- Born: April 10, 1951 (age 75) Charlottesville, Virginia
- Education: UVA School of Nursing (B.S.) James Madison University (MBA)

= Rebecca W. Rimel =

American executive

Rebecca W. Rimel was the president and CEO of The Pew Charitable Trusts. She was succeeded in that position on July 1, 2020 by Susan K. Urahn.

Rimel joined the organization in 1983 as a health program manager, and became executive director five years later. She assumed the position of president and CEO in 1994.

Rimel began her tenure at The Pew Charitable Trusts in 1983, serving as health program manager. Rimel has executive leadership and experience in public policy and advocacy, particularly in the field of healthcare. From 1981 to 1983, she served as an assistant professor in the Department of Neurosurgery at the University of Virginia Health System. She was elected to the American Philosophical Society in 2000.

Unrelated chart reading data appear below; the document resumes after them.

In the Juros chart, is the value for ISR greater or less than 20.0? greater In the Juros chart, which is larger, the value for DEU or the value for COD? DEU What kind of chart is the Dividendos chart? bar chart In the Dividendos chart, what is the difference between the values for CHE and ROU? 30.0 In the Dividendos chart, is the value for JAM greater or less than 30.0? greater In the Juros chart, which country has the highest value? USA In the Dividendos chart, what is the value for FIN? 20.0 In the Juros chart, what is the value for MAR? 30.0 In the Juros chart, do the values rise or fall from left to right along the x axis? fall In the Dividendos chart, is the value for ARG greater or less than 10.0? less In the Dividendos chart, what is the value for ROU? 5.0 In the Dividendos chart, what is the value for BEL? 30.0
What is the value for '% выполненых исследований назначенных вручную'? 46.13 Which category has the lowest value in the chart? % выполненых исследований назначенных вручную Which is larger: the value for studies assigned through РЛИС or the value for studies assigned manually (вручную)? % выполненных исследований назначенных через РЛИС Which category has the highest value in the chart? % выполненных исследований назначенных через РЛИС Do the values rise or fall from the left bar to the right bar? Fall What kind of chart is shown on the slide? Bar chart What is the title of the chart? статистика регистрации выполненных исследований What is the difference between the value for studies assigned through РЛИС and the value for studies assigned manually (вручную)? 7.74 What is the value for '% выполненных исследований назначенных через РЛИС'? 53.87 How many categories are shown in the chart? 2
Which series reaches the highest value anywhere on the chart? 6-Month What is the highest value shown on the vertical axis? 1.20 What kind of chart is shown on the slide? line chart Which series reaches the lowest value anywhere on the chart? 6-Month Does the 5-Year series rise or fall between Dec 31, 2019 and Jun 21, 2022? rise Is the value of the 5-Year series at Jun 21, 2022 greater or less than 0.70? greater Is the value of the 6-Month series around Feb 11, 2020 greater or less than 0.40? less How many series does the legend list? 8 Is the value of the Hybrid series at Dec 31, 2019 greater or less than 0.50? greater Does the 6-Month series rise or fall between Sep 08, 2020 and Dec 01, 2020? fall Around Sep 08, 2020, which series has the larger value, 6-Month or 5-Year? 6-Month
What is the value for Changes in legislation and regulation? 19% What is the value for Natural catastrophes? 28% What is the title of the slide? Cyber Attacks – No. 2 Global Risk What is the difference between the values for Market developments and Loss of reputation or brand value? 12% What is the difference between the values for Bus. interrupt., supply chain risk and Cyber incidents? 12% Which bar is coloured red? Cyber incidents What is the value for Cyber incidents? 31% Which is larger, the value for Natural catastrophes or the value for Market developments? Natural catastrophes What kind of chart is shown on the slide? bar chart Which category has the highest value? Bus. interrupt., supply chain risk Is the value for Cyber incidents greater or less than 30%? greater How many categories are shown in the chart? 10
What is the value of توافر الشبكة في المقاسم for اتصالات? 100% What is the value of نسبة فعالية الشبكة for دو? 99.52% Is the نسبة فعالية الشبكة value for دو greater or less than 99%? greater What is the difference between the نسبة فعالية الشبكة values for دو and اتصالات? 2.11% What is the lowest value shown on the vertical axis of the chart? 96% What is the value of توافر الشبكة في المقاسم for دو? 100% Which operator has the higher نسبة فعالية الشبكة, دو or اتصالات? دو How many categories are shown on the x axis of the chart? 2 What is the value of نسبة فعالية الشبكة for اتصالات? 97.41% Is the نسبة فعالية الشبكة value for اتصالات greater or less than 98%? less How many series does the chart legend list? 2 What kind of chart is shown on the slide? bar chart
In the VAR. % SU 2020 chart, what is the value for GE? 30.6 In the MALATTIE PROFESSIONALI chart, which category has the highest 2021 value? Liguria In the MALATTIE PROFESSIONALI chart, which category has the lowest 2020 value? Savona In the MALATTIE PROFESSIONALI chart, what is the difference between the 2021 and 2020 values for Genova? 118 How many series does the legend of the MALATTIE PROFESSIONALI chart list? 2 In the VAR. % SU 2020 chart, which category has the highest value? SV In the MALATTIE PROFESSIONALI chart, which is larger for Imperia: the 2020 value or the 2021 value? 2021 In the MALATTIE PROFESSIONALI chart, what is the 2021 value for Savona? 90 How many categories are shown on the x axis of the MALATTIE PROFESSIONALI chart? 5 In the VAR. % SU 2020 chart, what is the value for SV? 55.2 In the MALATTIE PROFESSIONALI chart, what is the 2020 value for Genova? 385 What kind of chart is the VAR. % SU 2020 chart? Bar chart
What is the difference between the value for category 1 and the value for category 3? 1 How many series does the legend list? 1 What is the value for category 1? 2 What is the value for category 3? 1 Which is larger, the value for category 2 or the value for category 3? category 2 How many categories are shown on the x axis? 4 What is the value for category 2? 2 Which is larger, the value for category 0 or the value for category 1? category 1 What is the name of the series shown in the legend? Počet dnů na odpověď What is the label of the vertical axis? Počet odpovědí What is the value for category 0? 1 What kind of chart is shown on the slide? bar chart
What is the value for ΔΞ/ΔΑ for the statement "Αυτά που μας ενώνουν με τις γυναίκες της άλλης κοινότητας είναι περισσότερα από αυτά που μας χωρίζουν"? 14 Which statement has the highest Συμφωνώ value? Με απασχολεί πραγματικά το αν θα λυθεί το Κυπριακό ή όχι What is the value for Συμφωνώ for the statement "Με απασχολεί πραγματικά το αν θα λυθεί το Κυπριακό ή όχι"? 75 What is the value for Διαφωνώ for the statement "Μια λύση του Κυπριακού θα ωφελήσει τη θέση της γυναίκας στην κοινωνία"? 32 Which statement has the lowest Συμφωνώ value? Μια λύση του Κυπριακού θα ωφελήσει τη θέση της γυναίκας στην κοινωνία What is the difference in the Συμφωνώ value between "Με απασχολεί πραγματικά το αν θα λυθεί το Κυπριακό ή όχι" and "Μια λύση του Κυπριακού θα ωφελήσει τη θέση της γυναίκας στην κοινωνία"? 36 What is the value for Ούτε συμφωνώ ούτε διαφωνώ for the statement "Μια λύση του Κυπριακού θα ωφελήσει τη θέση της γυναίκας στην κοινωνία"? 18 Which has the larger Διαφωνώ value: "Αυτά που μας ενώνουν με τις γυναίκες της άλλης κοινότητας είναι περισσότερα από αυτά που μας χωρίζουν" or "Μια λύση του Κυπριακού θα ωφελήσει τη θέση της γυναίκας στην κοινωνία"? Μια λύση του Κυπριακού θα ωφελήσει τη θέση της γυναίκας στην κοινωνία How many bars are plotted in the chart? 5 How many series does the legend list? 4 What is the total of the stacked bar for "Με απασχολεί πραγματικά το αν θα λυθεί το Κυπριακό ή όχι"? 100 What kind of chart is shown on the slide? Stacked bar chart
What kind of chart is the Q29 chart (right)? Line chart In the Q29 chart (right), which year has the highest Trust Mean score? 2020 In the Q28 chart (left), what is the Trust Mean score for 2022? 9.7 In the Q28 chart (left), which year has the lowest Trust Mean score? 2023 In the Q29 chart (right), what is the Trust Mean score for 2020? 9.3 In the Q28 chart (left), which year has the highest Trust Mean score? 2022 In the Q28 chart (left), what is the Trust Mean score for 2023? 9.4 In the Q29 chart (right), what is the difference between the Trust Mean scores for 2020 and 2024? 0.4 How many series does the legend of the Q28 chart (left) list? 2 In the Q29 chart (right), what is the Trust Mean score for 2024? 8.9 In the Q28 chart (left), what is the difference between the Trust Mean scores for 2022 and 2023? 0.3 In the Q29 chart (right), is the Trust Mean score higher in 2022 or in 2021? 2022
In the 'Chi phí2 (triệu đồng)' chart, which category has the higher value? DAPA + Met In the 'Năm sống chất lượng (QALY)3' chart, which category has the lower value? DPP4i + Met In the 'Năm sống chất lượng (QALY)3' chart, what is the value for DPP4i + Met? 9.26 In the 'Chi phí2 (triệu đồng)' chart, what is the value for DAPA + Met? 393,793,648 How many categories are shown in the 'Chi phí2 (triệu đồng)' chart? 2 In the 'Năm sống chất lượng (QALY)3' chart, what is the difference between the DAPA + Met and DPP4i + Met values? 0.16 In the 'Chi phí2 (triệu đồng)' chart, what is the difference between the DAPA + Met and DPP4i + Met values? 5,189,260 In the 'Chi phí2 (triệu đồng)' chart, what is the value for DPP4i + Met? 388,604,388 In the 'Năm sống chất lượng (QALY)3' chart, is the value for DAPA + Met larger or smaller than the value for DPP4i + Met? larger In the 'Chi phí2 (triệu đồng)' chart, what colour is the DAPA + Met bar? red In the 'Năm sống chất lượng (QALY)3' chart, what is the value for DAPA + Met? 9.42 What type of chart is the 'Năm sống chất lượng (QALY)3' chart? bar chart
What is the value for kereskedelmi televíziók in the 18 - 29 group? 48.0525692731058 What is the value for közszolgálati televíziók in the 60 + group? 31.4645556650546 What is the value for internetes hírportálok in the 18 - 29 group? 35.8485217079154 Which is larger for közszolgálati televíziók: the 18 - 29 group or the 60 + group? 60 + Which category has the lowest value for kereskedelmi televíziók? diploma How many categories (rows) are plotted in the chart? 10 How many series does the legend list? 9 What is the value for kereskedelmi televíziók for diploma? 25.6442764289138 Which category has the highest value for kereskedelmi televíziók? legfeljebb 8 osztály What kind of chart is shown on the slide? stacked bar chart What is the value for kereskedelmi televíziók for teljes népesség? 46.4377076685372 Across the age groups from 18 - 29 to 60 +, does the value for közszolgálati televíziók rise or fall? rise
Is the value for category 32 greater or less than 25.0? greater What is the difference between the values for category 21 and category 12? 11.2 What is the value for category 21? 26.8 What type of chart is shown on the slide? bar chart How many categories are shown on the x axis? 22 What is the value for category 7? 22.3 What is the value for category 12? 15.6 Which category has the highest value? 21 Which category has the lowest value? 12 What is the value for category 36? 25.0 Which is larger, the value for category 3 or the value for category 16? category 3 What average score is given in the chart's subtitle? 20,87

Rimel's role in the controversy surrounding the moving the art of the Barnes Foundation to downtown Philadelphia against the last wishes of Albert C. Barnes and the Friends of the Barnes is discussed critically in The Art of the Steal (2009_film). Rimel refused to discuss her role in the move of the artwork for the film. In his review of the film for Philanthropy Today William A. Schambra was also critical of Rimel's lack of transparency.

==Education==
Rimes earned a bachelor of science degree, with distinction, from the UVA School of Nursing and a Master of Business Administration from James Madison University.